◆ **Problem set**:
1 – Rewrite the text on Shalom Bayit from "The disruption to" up to and including "must be restored.", putting "amends" in place of "restitution".
2 – According to the text on Shalom Bayit, why does the husband's behavior in the Sotah story threaten the community? Answer in one to three sentences.
3 – List every kind of work the text on Shalom Bayit says is assigned to the Levites with respect to the desert sanctuary.

======== Selected text ========

The importance of ‘Shalom Bayit’
Published May 30, 2012
Naso is the longest portion in the weekly readings of Torah with 176 verses. After detailing the priestly purpose in the book of Leviticus, we come to the Book of Numbers and guess what? The first two portions begin with a census. Naso begins with an invitation to “lift the heads of” or quite literally number all the Levites, family by family, between the ages of 30 and 50. The Levites are assigned specific work in assembling, carrying, and dismantling the desert sanctuary as they move through the wilderness.
If the work is done to specification, then God’s Presence will descend into the Tent of Meeting and God’s Blessing will flow through individuals and into the community. Naso appears right after Shavuot, the symbolic union and re-union between God and the Jewish People. The Torah is the wedding contract and its’ blessings are evident as Jews — both men and women, have used its wisdom to sustain a timeless and transformative relationship for more than 3,000 years.
Included in this week’s story is the troubling situation of the Sotah followed by the powerful Priestly Benediction. The Sotah is the woman accused by her enraged husband of sexual impropriety. While much commentary is assigned to the accused woman, the primary challenge, as I see it, is her husband.
In this story, it is the husband’s anger and accusations that pose a serious risk to the community. Rabbi Hayyim of Volozhin (19th century) taught that God wished to give humans an abundance of blessings in the world. Blessings could only be received, he wrote, where harmony and love create the receptivity in the community being blessed. The Rabbis believed that studying Torah led to a working knowledge of the world. They also taught that without reason, there could be no understanding and vice versa.
The disruption to the community by an enraged and perceptively impaired husband is definitely not conducive to receiving blessings. In fact, such behaviors (stealing the peace) are categorized as stealing the Blessing from God. In order to make restitution and to reclaim the Blessing, both reason and understanding must be restored.

======== Study material ========

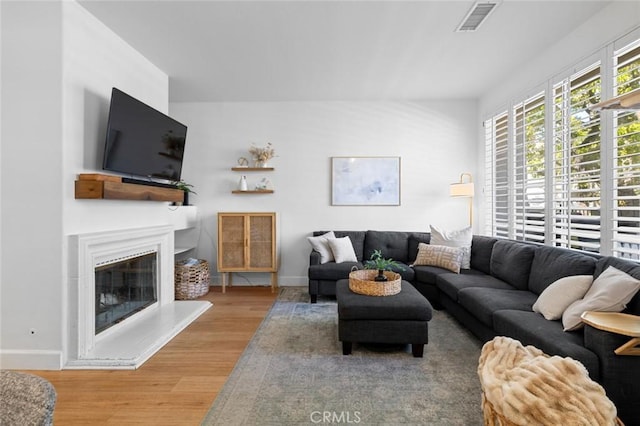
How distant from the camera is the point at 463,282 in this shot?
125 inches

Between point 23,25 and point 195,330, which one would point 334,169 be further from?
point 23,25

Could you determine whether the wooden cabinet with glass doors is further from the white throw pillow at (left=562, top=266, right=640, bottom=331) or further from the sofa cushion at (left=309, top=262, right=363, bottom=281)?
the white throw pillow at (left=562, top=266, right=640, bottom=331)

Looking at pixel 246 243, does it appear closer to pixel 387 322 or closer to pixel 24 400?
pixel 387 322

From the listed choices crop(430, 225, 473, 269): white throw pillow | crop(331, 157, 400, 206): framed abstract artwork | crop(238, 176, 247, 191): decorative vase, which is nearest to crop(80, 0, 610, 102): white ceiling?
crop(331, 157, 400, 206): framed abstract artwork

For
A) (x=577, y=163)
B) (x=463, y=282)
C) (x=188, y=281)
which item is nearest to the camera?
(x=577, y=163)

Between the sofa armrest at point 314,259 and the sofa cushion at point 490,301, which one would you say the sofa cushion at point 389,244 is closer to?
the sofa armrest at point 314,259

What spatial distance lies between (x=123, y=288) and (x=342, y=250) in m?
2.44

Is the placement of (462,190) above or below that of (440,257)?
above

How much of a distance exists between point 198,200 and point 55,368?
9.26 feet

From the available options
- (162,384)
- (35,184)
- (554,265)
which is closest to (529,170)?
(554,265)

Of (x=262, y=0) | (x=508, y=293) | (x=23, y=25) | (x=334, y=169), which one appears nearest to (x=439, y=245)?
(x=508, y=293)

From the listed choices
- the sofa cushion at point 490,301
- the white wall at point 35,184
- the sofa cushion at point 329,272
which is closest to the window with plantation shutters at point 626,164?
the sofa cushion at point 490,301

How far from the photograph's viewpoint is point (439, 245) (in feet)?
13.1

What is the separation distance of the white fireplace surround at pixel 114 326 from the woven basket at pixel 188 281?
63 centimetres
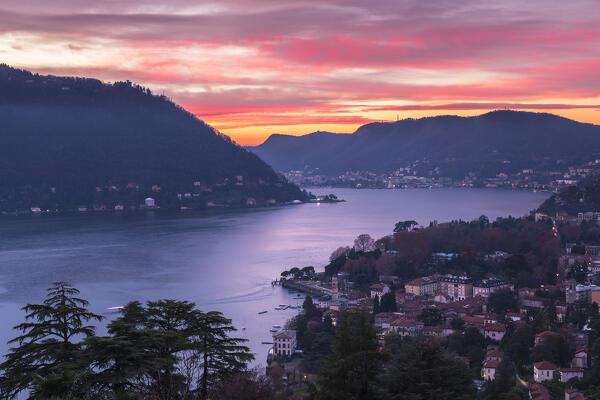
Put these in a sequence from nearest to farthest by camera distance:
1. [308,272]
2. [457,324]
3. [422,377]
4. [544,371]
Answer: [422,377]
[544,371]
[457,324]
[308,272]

========
======== Study material ========

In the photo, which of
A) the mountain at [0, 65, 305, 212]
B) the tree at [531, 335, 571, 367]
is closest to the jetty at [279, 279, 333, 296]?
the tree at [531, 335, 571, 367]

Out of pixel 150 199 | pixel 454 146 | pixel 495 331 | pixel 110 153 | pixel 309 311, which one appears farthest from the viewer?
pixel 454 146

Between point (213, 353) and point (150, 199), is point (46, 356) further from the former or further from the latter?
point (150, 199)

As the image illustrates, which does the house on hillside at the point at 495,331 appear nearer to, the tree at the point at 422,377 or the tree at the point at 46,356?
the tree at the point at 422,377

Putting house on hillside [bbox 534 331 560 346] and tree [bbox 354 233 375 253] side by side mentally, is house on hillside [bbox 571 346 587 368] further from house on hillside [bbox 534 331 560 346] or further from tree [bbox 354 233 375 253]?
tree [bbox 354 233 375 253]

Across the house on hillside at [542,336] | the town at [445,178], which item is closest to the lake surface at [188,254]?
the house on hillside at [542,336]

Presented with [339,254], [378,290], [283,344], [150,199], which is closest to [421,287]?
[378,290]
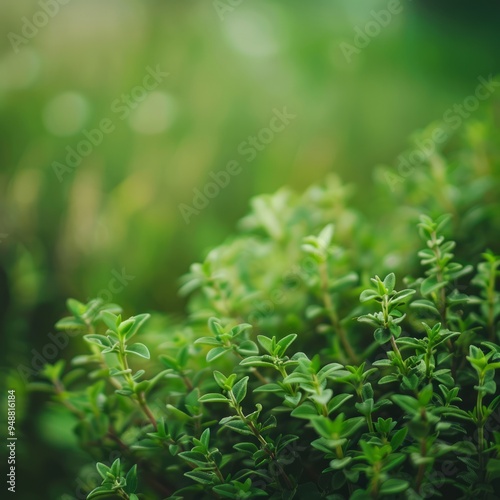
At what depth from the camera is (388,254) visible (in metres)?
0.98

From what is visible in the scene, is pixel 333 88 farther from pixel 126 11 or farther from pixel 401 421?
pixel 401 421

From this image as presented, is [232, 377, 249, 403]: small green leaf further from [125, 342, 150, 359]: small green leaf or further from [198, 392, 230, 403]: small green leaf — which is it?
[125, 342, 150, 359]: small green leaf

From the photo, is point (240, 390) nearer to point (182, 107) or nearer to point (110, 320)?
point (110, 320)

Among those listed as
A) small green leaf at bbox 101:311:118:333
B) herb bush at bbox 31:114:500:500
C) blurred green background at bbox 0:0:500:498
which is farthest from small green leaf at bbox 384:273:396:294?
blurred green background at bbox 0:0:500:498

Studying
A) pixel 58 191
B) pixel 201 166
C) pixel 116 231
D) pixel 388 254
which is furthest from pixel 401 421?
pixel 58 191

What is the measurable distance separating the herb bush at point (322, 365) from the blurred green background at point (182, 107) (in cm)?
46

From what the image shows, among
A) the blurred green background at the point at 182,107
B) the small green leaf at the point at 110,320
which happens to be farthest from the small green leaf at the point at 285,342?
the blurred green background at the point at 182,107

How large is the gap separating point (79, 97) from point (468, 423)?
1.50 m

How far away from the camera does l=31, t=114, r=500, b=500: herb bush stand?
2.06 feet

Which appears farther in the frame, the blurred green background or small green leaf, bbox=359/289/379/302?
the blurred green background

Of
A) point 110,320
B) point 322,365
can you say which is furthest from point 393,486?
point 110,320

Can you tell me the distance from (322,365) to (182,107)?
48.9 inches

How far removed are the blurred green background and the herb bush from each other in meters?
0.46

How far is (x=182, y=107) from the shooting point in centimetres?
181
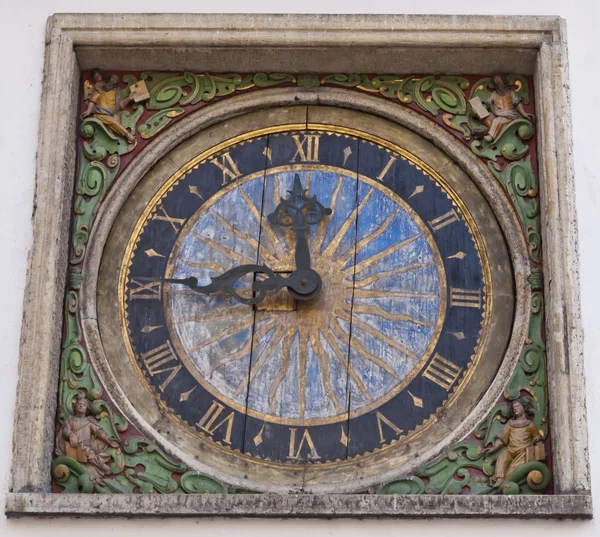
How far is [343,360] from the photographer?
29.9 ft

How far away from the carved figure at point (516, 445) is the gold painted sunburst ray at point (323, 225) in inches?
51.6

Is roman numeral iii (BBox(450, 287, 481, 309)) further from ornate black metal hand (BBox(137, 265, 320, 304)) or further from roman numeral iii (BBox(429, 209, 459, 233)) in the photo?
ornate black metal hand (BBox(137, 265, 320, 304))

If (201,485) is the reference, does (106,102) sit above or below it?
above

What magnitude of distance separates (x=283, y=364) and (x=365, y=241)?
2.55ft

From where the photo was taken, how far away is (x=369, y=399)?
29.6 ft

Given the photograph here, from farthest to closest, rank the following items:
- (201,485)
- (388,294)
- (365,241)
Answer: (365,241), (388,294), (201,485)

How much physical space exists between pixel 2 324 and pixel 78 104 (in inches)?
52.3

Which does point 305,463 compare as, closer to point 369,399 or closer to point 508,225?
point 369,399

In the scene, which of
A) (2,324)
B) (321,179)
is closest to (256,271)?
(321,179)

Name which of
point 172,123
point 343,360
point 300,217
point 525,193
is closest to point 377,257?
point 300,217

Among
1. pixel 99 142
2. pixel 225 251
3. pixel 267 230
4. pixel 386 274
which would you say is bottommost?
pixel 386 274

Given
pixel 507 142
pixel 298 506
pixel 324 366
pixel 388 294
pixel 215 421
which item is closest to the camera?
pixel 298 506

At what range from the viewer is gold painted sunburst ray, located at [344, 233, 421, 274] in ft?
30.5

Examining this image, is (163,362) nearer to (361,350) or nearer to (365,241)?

========

◆ **Solutions by task**:
1 –
The disruption to the community by an enraged and perceptively impaired husband is definitely not conducive to receiving blessings. In fact, such behaviors (stealing the peace) are categorized as stealing the Blessing from God. In order to make amends and to reclaim the Blessing, both reason and understanding must be restored.

2 – His anger and accusations disrupt the community, and blessings can only be received where harmony and love create receptivity. Such behavior steals the peace, which the text equates with stealing the Blessing from God.

3 –
- Assembling
- Carrying
- Dismantling